DynVision is a modular toolbox for constructing and evaluating recurrent convolutional neural networks (RCNNs) with biologically inspired dynamics. It provides a flexible framework for exploring how recurrent connections and temporal dynamics shape visual processing in artificial neural networks and how these networks can be aligned with properties of biological visual systems.

DynVision Approach Overview

Key Features

  • Biologically Plausible Dynamics: Implement neural dynamics governed by continuous differential equations with realistic time constants and delays
  • Diverse Recurrent Architectures: Explore various recurrent connection types (self, full, depthwise, pointwise, local topographic)
  • Minimal Coding Requirements: Customization of models, training hyperparameters, testing scenarios, data selection, parameter sweeps, visualizations can be achieved by editing by human-readable config files.

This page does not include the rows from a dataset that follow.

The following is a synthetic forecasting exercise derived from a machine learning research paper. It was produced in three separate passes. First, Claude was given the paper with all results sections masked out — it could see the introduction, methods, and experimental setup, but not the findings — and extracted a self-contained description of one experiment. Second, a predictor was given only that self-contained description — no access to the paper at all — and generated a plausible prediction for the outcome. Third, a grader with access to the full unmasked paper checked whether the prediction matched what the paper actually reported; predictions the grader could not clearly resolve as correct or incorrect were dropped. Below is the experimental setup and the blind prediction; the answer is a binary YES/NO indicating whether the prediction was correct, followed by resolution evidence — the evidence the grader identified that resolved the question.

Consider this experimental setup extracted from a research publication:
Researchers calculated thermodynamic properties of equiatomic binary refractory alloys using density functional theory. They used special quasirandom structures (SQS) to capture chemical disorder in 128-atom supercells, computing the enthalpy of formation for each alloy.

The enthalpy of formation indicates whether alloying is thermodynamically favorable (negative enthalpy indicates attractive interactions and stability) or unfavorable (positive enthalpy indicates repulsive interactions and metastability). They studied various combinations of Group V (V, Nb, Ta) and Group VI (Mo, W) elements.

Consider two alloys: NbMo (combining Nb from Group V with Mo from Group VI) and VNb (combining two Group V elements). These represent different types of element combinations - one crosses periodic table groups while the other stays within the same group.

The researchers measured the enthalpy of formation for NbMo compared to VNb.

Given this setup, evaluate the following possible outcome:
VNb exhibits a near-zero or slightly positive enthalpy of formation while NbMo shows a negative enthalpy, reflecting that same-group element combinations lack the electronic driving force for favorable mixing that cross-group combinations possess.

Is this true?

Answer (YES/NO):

For more elaborate extensions there are template files and guides.
  • Modular Components: Easily combine and reconfigure biologically-inspired features:
    • Recurrent processing within and across areas
    • Skip and feedback connections
    • Retinal preprocessing
    • Supralinear activation
    • Adaptive input gain
  • Modular Operation Order: Easily rearrange the execution order of layer operations like convolution, adding recurrence, applying delays, nonlinearity, pooling, recording activity, etc.
  • Efficient Workflow Management: Leverages Snakemake for reproducible experiments and parameter sweeps
  • PyTorch Lightning Integration: Standardized training with minimal boilerplate
  • Optimized Performance: Fast data loading with FFCV, GPU acceleration, mixed precision
  • Pre-built Model Zoo: Access pre-implemented architectures like AlexNet, CorNetRT, ResNet variants, CordsNet, and DyRCNNx4/8

DynVision Architecture

Installation

Python requirement: Python 3.11+

# Install from PyPI (recommended for most users)
pip install dynvision

From source (for development):

# Clone repository
git clone https://github.com/Lindsay-Lab/dynvision.git
cd dynvision

# Create conda environment (recommended)
conda create -n dynvision python=3.11
conda activate dynvision

# Install PyTorch with CUDA (adjust as needed)
conda install pytorch torchvision pytorch-cuda=11.8 -c pytorch -c nvidia

# Install DynVision in editable mode
pip install -e .

For more detailed installation instructions, see the Installation Guide.

Quick Start

import torch
from dynvision.models import DyRCNNx4

# Create a 4-layer RCNN with recurrent connections
model = DyRCNNx4(
    n_classes=10,
    input_dims=(20, 3, 224, 224),  # (timesteps, channels, height, width)
    recurrence_type="full",        # Full recurrent connectivity
    dt=2,                          # Integration time step (ms)
    tau=5,                         # Neural time constant (ms)
    t_feedforward=0,               # feedforward delay (ms)
    t_recurrence=6,                # recurrence delay (ms)
)

# Forward pass with a batch of inputs
batch = torch.randn(1, 20, 3, 224, 224)  # (batch, timesteps, channels, height, width)
outputs = model(batch)

For a step-by-step tutorial, see the Getting Started guide.

Example Experiments

DynVision includes pre-configured experiments to explore temporal response properties of different recurrent architectures:

# Train and run contrast response experiment with on multiple models
snakemake --config experiment=contrast model_name=['AlexNet', 'ResNet18', 'CorNetRT'] data_name=cifar100

# Evaluate stimulus duration effects with different recurrence types
snakemake -j4 --config experiment=duration model_name=DyRCNNx4 model_args="{rctype: [full, self, pointdepthwise]}"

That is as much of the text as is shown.